Strikt mathematisch gesehen hat Royal eine sichere Wahlbasis von 36,44 Prozent der Stimmen (Kommunisten, Trotzkisten, Grüne und Globalisierungsgegner inklusive). Demgegenüber steht Sarkozy mit 34,56 Prozent der Stimmen (gemeinsam mit Jägern und Nationalisten). Was bleibt sind zwei Parteien, die rechts von der Mitte einzuordnen sind - damit ist für Sarkozy der Sack theoretisch bereits zu.
Doch handelt es sich sowohl bei François Bayrous Demokratischer Union (UDF) als auch bei Le Pens Nationaler Front (FN) um Parteien mit einer äußerst inhomogenen Wählerschicht.
So repräsentiert die UDF einerseits eine rechte, liberale Tradition Frankreichs - Stimmen, die Sarkozy sicher sind. Andererseits ist Bayrou als gemäßigter Zentrumspolitiker aufgetreten und sein gutes Abschneiden unter anderem darauf zurückzuführen, dass er viele sozialistische Stimmen erhalten hat, die in ihm die einzige realistische Chance sahen, Sarkozy zu verhindern. Das sind wiederum Stimmen, die an Ségolène Royal zurückfallen werden.
Le-Pen-Wähler sind tendenziell Sarkozy zuzurechnen. Mit seiner harten Linie von Recht und Ordnung hat sich der Konservative für viele von ihnen attraktiv gemacht. Doch ist sicher ein Teil - speziell aus der Arbeiterschicht - wohl auch sozialer Thematik gegenüber aufgeschlossen.
Eine Stimmempfehlung von Bayrou oder Le Pen könnte geradezu wahlentscheidend sein. Vorläufig halten sich die zwei Wahlverlierer damit aber zurück.
In deren Ermangelung muss Sarkozy nun zusehen, wie er den Spagat schafft, weiterhin die Le-Pen-Wähler bei Laune zu halten, ohne mit zuviel Extremismus die gemäßigten Anhänger Bayrous zu vergrätzen. Einen ersten Schritt in diese Richtung hat Sarkozy bereits unternommen.

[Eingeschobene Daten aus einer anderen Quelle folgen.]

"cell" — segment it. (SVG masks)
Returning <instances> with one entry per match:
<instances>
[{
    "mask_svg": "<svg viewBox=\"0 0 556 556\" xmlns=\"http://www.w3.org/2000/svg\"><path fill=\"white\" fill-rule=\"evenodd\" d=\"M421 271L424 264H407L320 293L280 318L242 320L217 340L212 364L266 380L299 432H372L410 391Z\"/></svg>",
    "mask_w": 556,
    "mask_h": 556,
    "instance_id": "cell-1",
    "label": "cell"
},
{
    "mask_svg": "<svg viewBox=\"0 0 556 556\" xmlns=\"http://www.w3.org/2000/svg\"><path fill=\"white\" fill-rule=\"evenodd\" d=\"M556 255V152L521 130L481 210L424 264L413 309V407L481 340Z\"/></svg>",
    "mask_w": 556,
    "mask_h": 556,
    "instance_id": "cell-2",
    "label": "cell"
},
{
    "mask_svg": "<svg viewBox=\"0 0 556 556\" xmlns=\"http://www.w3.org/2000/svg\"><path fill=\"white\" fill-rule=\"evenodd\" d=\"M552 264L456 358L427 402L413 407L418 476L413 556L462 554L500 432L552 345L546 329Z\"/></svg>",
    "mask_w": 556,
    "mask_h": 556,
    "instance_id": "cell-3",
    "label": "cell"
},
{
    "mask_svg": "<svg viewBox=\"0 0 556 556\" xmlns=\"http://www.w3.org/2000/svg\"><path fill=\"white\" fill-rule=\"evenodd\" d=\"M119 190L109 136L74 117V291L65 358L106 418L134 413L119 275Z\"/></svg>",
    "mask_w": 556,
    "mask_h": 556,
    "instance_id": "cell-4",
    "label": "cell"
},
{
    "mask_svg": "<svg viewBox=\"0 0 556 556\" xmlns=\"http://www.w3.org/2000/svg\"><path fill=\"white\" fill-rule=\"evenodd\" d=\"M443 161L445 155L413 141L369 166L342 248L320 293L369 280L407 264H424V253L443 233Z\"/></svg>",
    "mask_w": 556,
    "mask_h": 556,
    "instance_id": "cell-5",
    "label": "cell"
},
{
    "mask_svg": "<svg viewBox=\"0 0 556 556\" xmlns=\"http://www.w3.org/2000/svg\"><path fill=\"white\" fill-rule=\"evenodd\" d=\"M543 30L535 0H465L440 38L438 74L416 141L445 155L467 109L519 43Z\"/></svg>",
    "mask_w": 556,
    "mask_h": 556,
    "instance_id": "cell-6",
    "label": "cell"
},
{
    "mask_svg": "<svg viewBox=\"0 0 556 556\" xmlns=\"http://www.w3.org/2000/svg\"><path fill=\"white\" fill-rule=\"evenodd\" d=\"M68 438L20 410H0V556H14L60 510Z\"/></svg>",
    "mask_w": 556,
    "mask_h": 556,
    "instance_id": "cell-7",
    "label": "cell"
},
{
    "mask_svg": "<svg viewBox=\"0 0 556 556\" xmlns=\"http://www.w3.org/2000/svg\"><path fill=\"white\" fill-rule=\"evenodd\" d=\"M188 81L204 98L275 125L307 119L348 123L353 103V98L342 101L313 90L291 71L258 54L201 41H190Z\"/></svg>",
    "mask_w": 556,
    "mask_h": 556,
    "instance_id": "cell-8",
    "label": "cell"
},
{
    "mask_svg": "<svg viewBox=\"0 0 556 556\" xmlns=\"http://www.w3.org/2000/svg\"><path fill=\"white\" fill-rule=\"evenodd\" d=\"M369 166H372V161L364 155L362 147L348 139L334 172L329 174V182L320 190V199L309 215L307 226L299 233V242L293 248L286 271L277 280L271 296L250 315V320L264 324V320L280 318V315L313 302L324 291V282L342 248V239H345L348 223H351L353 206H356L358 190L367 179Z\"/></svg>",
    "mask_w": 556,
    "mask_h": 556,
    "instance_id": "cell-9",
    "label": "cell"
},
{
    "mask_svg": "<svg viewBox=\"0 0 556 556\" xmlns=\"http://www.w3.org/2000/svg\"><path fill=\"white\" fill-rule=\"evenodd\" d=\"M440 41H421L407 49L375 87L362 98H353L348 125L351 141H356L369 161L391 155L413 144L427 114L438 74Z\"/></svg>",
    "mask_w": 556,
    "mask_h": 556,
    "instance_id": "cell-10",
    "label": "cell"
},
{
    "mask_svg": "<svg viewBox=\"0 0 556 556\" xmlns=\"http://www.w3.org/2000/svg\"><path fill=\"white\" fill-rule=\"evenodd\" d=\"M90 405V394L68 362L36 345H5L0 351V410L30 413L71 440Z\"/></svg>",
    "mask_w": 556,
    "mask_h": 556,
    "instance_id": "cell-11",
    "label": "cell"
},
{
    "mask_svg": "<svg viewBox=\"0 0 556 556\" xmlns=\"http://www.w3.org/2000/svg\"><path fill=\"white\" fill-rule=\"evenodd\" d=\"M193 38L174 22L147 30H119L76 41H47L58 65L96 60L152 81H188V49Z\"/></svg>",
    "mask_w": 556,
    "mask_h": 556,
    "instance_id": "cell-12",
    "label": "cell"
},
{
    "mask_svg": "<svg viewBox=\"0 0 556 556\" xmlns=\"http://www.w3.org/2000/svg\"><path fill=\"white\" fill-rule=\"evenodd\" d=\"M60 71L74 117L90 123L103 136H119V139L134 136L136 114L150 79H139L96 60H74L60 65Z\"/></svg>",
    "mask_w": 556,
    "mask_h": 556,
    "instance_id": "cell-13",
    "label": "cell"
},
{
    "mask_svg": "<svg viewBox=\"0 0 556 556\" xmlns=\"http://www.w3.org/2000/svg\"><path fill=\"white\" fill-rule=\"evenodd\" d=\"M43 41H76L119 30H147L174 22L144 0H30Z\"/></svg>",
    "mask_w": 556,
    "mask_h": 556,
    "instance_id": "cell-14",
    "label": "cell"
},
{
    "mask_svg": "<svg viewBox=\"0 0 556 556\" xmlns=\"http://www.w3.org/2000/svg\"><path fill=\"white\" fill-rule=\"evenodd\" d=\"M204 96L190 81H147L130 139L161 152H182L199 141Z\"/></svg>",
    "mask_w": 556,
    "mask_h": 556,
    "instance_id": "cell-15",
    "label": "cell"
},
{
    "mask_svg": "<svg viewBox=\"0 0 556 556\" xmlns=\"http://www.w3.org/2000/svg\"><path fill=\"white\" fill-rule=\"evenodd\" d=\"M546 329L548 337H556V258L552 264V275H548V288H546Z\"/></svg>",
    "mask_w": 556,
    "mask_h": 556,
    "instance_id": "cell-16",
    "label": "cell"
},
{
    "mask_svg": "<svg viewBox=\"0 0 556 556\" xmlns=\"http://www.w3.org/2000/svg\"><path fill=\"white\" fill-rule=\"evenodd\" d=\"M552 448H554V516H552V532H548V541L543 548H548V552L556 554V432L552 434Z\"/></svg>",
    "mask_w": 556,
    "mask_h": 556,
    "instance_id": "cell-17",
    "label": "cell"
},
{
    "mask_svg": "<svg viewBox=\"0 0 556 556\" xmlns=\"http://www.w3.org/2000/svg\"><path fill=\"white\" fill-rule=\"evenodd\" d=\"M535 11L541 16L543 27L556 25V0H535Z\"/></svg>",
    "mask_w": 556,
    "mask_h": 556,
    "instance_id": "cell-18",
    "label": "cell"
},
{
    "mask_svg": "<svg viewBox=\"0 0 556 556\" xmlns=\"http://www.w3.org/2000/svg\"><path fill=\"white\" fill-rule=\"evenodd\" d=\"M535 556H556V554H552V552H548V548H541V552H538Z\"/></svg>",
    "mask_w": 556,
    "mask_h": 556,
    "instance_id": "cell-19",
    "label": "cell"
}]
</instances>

Am Wahlabend trat er betont versöhnlich auf und präsentierte sich als Staatsmann, der alle Franzosen repräsentieren möchte.
Während Sarkozy nur noch im Nuancierungs-Bereich arbeitet, ist für Royal die Zeit des großen Aufbruchs gekommen. Sie musste - vor allem bei rechten Themen - so behutsam als möglich vorgehen, um nicht allzu viele Stimmen an Bayrou zu verlieren und so vielleicht den zweiten Wahlgang zu verpassen. Das hätte den Todesstoß für ihre Partei bedeuten können, weshalb auch viele Genossen nach dem Ergebnis des ersten Wahlganges absolut erleichtert waren.
Doch nun ist der Zähler für den Wahlkampf auf Null gestellt. Zu erwarten ist eine Ségolène Royal, die sich das zulegen wird, was ihr vielen Vorwürfen zufolge gefehlt hat: Scharfe Kanten und Ecken. Ein großes Risiko würde sie damit nicht eingehen, denn Sarkozy ist für die gesamte Linke ein rotes Tuch. Das "Alles-außer Sarkozy-Gefühl" wird sie geschlossen hinter Royal stehen lassen, so wie sie seinerzeit hinter Chirac standen, als dieser gegen den rechts-extremen Le Pen antrat.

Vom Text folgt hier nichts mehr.